The Anne Frank travelling exhibition tells the story of Anne Frank and the Holocaust to people who are not able to visit the Anne Frank Museum in The Netherlands. The exhibition has come to New Zealand in February 2010 (see itinerary page for venue details) and will tour throughout the country for three years, visiting museums and community centres to teach people the story of Anne Frank and the Holocaust.
Anne Frank was one of more than one million Jewish children who died in the Holocaust.
Her family fled from Germany to Amsterdam after the Nazis seized power in 1933. In 1940 the Netherlands was occupied by Nazi-Germany. In 1942, the Germans and their Dutch collaborators began to round up Jews throughout the Netherlands.

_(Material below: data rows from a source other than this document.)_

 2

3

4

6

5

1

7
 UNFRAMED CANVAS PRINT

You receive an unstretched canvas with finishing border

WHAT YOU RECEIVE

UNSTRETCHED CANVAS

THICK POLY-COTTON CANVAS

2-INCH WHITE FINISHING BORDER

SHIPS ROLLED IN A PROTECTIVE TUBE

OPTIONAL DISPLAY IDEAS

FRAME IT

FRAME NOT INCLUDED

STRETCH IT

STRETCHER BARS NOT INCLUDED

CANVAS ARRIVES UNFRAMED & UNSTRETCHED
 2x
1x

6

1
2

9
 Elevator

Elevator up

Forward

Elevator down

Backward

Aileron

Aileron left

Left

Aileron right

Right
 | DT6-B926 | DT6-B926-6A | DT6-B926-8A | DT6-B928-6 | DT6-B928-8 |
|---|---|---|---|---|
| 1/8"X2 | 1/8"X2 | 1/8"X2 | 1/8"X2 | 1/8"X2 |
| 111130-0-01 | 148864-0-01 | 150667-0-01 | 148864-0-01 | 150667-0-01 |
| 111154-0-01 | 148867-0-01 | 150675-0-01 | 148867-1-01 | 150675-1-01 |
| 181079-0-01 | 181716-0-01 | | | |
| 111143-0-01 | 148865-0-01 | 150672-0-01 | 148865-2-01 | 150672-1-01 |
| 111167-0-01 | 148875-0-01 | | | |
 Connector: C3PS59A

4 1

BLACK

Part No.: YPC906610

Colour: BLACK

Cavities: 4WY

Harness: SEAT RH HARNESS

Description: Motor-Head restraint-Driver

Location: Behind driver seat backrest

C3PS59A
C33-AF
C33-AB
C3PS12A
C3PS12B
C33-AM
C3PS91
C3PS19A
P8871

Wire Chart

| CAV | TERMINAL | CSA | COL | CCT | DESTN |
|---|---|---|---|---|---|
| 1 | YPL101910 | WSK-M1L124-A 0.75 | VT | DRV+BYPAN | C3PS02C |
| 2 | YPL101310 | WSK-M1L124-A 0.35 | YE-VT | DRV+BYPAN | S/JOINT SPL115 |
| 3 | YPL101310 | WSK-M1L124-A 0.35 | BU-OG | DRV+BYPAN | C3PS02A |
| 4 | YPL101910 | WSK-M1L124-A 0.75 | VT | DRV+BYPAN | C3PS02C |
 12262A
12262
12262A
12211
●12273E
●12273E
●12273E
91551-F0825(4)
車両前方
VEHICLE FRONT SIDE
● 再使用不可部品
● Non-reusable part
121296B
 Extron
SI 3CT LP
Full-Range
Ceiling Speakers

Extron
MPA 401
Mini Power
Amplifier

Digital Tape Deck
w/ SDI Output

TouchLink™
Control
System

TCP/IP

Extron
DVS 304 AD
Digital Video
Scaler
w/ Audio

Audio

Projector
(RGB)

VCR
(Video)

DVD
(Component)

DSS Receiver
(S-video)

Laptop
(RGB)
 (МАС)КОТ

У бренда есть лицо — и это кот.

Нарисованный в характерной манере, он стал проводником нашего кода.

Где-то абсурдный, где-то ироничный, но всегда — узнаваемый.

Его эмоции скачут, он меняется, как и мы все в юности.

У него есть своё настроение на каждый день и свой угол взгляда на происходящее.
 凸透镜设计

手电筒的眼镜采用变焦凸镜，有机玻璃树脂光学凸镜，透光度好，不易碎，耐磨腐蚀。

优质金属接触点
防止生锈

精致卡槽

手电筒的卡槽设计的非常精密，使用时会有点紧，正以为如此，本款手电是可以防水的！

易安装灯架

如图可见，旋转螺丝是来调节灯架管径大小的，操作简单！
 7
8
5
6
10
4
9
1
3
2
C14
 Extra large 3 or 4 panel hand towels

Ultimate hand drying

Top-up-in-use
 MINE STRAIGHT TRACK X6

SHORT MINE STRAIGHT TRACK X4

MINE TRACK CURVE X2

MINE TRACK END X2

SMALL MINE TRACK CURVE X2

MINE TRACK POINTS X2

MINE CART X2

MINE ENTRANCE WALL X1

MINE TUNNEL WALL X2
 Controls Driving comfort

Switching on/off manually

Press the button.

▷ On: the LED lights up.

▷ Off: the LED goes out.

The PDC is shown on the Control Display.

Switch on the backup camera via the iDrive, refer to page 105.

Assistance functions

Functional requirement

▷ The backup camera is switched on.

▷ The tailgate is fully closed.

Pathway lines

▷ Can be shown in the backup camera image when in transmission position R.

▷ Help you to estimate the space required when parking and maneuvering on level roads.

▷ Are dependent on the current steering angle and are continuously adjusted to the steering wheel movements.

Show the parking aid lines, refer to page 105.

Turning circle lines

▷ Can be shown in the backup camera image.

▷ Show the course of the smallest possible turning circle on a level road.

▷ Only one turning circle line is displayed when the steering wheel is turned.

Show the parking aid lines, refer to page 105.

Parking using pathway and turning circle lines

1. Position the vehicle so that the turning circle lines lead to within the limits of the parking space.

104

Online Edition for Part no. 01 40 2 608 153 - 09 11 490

Anne and her family went - with the help of four people who worked for Otto Frank – into hiding in a secret annex to the rear of Otto Frank’s factory. It would eventually also hide four other Jews for two years. They lived in this secret hiding place where Anne wrote her diary. This diary is now translated into 70 languages.
The family were betrayed and arrested in August 1944. They were taken to a concentration camp in Westerbork in the east of the Netherlands and from there were transported on the last train to Auschwitz. Anne and her sister Margot were then sent to Bergen-Belsen concentration camp where they both died of typhus, in March 1945, just a few weeks before the war ended. Anne’s father Otto Frank was the only family member who survived.
Through her diary, Anne has become a symbol for the lost promise of children who died in the Holocaust.
The life history of Anne Frank and her family is the leading thread running through the exhibition Anne Frank - A History for Today. The family’s story is juxtaposed against world events before, during and after the rise to power of Adolf Hitler and the Nazi party. The exhibition includes photographs of the Frank family and the other occupants of the Secret Annex and shows how people were persecuted by political decisions and by the actions of individuals. Implicit in the exhibit are the themes of bullying, anti-Semitism, racism, ethnic cleansing, and genocide.
The exhibition introduces visitors to the events leading up to World War II, and the government directed killing of Jews, Gypsies, the disabled, Slavs and others. The exhibit depicts individuals who chose to join the Nazi party and become perpetrators, those who were bystanders, as well as those who were willing to resist the Nazi tyranny.